▶ _Excerpts from a spatial dataset_
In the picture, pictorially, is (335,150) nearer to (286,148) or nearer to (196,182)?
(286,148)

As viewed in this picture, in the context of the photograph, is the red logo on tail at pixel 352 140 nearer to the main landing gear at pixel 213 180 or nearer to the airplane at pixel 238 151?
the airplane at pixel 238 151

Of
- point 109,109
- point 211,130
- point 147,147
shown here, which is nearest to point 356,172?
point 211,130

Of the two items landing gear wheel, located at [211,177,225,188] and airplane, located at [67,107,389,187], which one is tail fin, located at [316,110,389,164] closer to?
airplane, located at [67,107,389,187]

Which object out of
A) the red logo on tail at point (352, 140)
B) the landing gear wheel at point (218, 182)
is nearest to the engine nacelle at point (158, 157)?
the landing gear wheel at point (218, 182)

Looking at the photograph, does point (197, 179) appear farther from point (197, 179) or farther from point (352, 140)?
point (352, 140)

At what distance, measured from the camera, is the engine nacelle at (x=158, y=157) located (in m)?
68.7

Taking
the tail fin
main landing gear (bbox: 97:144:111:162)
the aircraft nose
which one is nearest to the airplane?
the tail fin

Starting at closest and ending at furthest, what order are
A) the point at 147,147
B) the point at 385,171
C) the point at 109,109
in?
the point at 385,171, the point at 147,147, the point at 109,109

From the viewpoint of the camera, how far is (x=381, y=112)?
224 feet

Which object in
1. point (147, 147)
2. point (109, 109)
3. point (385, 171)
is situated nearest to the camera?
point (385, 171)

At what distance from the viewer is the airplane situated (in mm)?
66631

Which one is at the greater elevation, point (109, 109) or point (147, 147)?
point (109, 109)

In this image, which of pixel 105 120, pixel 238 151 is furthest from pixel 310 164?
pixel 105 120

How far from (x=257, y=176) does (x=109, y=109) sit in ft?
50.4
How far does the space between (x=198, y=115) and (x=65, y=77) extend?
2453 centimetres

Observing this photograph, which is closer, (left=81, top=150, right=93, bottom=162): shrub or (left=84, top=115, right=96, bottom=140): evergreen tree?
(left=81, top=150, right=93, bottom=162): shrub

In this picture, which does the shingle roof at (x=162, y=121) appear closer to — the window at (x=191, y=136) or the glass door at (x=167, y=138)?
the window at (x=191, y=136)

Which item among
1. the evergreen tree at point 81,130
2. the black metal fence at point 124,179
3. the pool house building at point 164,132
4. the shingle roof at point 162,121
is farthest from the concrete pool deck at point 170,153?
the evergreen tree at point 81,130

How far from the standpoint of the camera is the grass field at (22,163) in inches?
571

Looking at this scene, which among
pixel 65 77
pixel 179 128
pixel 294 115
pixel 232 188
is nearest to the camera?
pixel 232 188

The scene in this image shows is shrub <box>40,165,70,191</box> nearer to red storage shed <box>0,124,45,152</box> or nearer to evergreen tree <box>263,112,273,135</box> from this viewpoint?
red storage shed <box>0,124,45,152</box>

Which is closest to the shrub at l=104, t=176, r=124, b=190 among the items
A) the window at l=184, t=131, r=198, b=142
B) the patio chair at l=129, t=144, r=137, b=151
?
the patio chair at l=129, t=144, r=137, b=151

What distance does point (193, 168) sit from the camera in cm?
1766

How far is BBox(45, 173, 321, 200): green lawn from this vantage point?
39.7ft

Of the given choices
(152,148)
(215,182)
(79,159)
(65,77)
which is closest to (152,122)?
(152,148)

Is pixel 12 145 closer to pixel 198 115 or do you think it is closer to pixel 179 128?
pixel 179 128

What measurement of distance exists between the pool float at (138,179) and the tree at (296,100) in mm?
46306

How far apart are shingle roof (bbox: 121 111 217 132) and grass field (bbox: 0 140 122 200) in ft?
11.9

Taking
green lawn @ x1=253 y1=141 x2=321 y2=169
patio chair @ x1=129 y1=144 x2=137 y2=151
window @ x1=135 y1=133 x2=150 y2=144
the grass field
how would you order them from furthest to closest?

▶ _Exercise requirements_
Render every line of the items above as a Markdown table with the columns Row and Line, numbering the rows in order from 1 and skipping blank lines.

▶ _Reply_
| Row | Line |
|---|---|
| 1 | In the picture, pictorially, is (335,150) nearer to (286,148) or nearer to (196,182)? |
| 2 | (286,148) |
| 3 | As viewed in this picture, in the context of the photograph, is the red logo on tail at pixel 352 140 nearer to the main landing gear at pixel 213 180 or nearer to the airplane at pixel 238 151? |
| 4 | the airplane at pixel 238 151 |
| 5 | Of |
| 6 | - point 109,109 |
| 7 | - point 211,130 |
| 8 | - point 147,147 |
| 9 | shown here, which is nearest to point 356,172? |
| 10 | point 211,130 |
| 11 | Of the two items landing gear wheel, located at [211,177,225,188] and airplane, located at [67,107,389,187], which one is tail fin, located at [316,110,389,164] closer to? |
| 12 | airplane, located at [67,107,389,187] |
| 13 | Which object out of |
| 14 | A) the red logo on tail at point (352, 140) |
| 15 | B) the landing gear wheel at point (218, 182) |
| 16 | is nearest to the engine nacelle at point (158, 157)? |
| 17 | the landing gear wheel at point (218, 182) |
| 18 | Looking at the photograph, does point (197, 179) appear farther from point (197, 179) or farther from point (352, 140)? |
| 19 | point (352, 140) |
| 20 | At what distance, measured from the camera, is the engine nacelle at (x=158, y=157) located (in m)? |
| 21 | 68.7 |
| 22 | Taking |
| 23 | the tail fin |
| 24 | main landing gear (bbox: 97:144:111:162) |
| 25 | the aircraft nose |
| 26 | which one is nearest to the airplane? |
| 27 | the tail fin |
| 28 | Starting at closest and ending at furthest, what order are |
| 29 | A) the point at 147,147 |
| 30 | B) the point at 385,171 |
| 31 | C) the point at 109,109 |
| 32 | in? |
| 33 | the point at 385,171, the point at 147,147, the point at 109,109 |
| 34 | From the viewpoint of the camera, how far is (x=381, y=112)? |
| 35 | 224 feet |
| 36 | Which object in |
| 37 | 1. point (147, 147) |
| 38 | 2. point (109, 109) |
| 39 | 3. point (385, 171) |
| 40 | is situated nearest to the camera? |
| 41 | point (385, 171) |
| 42 | At what distance from the viewer is the airplane situated (in mm)? |
| 43 | 66631 |
| 44 | Which one is at the greater elevation, point (109, 109) or point (147, 147)? |
| 45 | point (109, 109) |
| 46 | In this image, which of pixel 105 120, pixel 238 151 is furthest from pixel 310 164? |
| 47 | pixel 105 120 |
| 48 | How far from (x=257, y=176) does (x=109, y=109) sit in ft? |
| 49 | 50.4 |
| 50 | How far does the space between (x=198, y=115) and (x=65, y=77) extend? |
| 51 | 2453 centimetres |
| 52 | Observing this photograph, which is closer, (left=81, top=150, right=93, bottom=162): shrub or (left=84, top=115, right=96, bottom=140): evergreen tree? |
| 53 | (left=81, top=150, right=93, bottom=162): shrub |
| 54 | In this picture, which does the shingle roof at (x=162, y=121) appear closer to — the window at (x=191, y=136) or the glass door at (x=167, y=138)? |
| 55 | the window at (x=191, y=136) |
| 56 | Which item among |
| 57 | 1. the evergreen tree at point 81,130 |
| 58 | 2. the black metal fence at point 124,179 |
| 59 | 3. the pool house building at point 164,132 |
| 60 | 4. the shingle roof at point 162,121 |
| 61 | is farthest from the concrete pool deck at point 170,153? |
| 62 | the evergreen tree at point 81,130 |
| 63 | How far from the standpoint of the camera is the grass field at (22,163) in inches? |
| 64 | 571 |
| 65 | Looking at this scene, which among |
| 66 | pixel 65 77 |
| 67 | pixel 179 128 |
| 68 | pixel 294 115 |
| 69 | pixel 232 188 |
| 70 | is nearest to the camera? |
| 71 | pixel 232 188 |
| 72 | The scene in this image shows is shrub <box>40,165,70,191</box> nearer to red storage shed <box>0,124,45,152</box> or nearer to evergreen tree <box>263,112,273,135</box> from this viewpoint? |
| 73 | red storage shed <box>0,124,45,152</box> |
| 74 | Which is closest to the shrub at l=104, t=176, r=124, b=190 among the items |
| 75 | A) the window at l=184, t=131, r=198, b=142 |
| 76 | B) the patio chair at l=129, t=144, r=137, b=151 |
| 77 | ? |
| 78 | the patio chair at l=129, t=144, r=137, b=151 |
| 79 | What distance does point (193, 168) sit from the camera in cm? |
| 80 | 1766 |
| 81 | How far is BBox(45, 173, 321, 200): green lawn from this vantage point? |
| 82 | 39.7ft |
| 83 | Of the given choices |
| 84 | (152,148) |
| 85 | (215,182) |
| 86 | (79,159) |
| 87 | (65,77) |
| 88 | which is closest to (152,122)? |
| 89 | (152,148) |
| 90 | Is pixel 12 145 closer to pixel 198 115 or do you think it is closer to pixel 179 128? |
| 91 | pixel 179 128 |
| 92 | What measurement of distance exists between the pool float at (138,179) and the tree at (296,100) in mm? |
| 93 | 46306 |
| 94 | How far apart are shingle roof (bbox: 121 111 217 132) and grass field (bbox: 0 140 122 200) in ft? |
| 95 | 11.9 |
| 96 | Taking |
| 97 | green lawn @ x1=253 y1=141 x2=321 y2=169 |
| 98 | patio chair @ x1=129 y1=144 x2=137 y2=151 |
| 99 | window @ x1=135 y1=133 x2=150 y2=144 |
| 100 | the grass field |
| 101 | how would you order them from furthest to closest? |